Old 04-04-2007, 09:44 AM   #1
Registered: Dec 2005
Distribution: RHEL3, FC3
Posts: 383

Rep: Reputation: 30
iconv - why does it club and form a single character


Puzzled why does iconv convert the following in a peculiar way.

Following is the example text..
dfsønne H converu
iconv -f UTF-8 -t ISO-8859-1 < file
dfsønne H converu
ø ====>  ø
Any reason, why the two characters are clubbed together to form ø in latin1 encoded format.

Is there any pattern to be followed for iconv conversion ?

Basically my question is how does iconv select characters that are to be clubbed ( from utf-8 input ) and convert to a character ( latin1 )

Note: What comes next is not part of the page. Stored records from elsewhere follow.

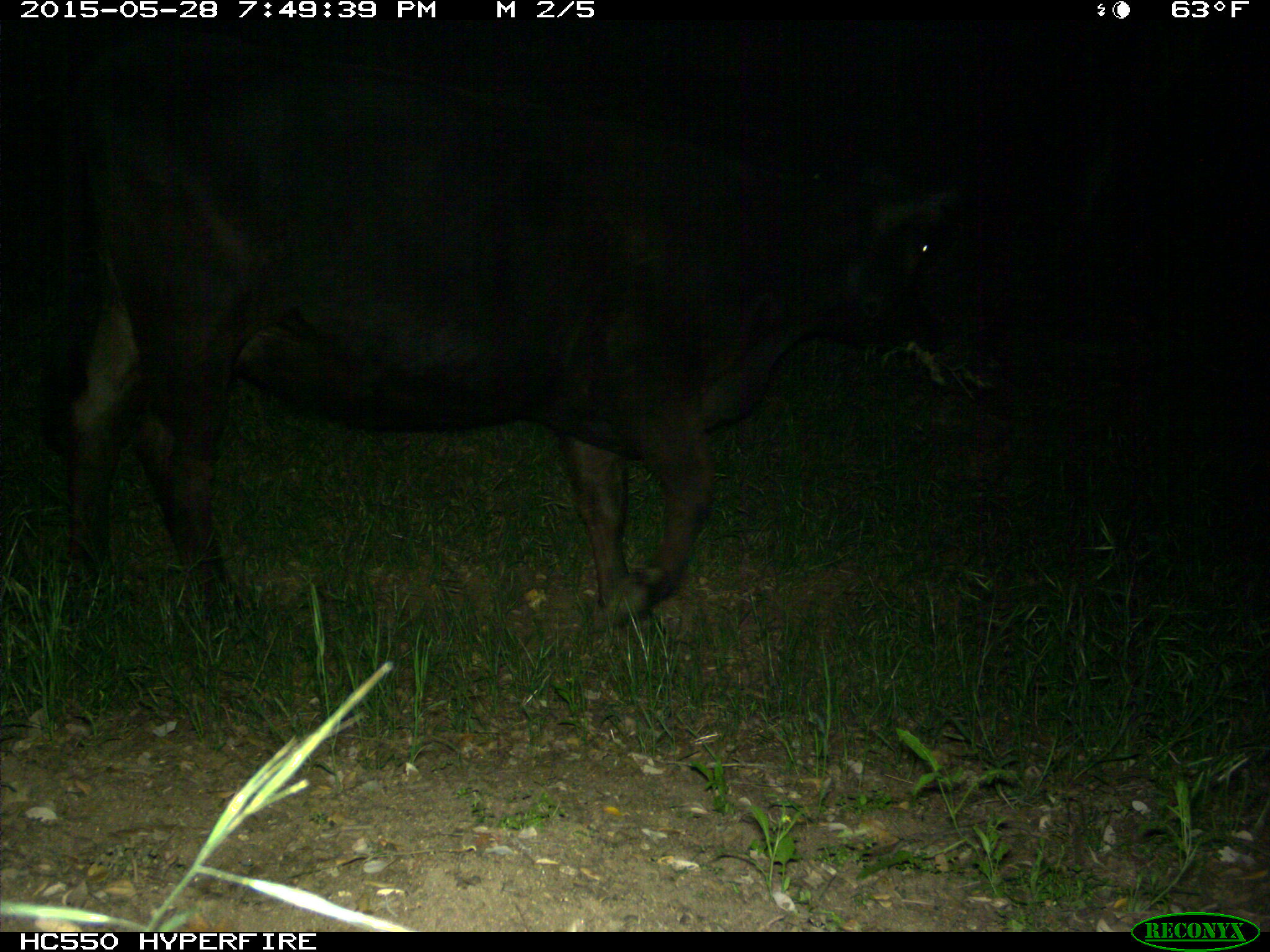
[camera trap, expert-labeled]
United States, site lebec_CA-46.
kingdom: Animalia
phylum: Chordata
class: Mammalia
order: Artiodactyla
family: Bovidae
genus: Bos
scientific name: Bos taurus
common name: domestic cow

Any pointers, much appreciated!

Old 04-05-2007, 07:16 PM   #2
HCL Maintainer
Registered: Jan 2006
Distribution: (H)LFS, Gentoo
Posts: 2,450

Rep: Reputation: 79
The issue here is quite interesting. Iconv does not “club” your characters. What happens is that your terminal is set to display utf8, and doesn’t know the output from iconv will be in latin1. So the input “ø” (which is in utf8 0xc383 followed by 0xc2b8) get’s converted as it should be to “ø” (which is in latin1 0xc3 followed by 0xb8). Your terminal thinks stdout should be interpreted as being in utf8, so it reads this as one character 0xc3b8, which translates in utf8 to ø.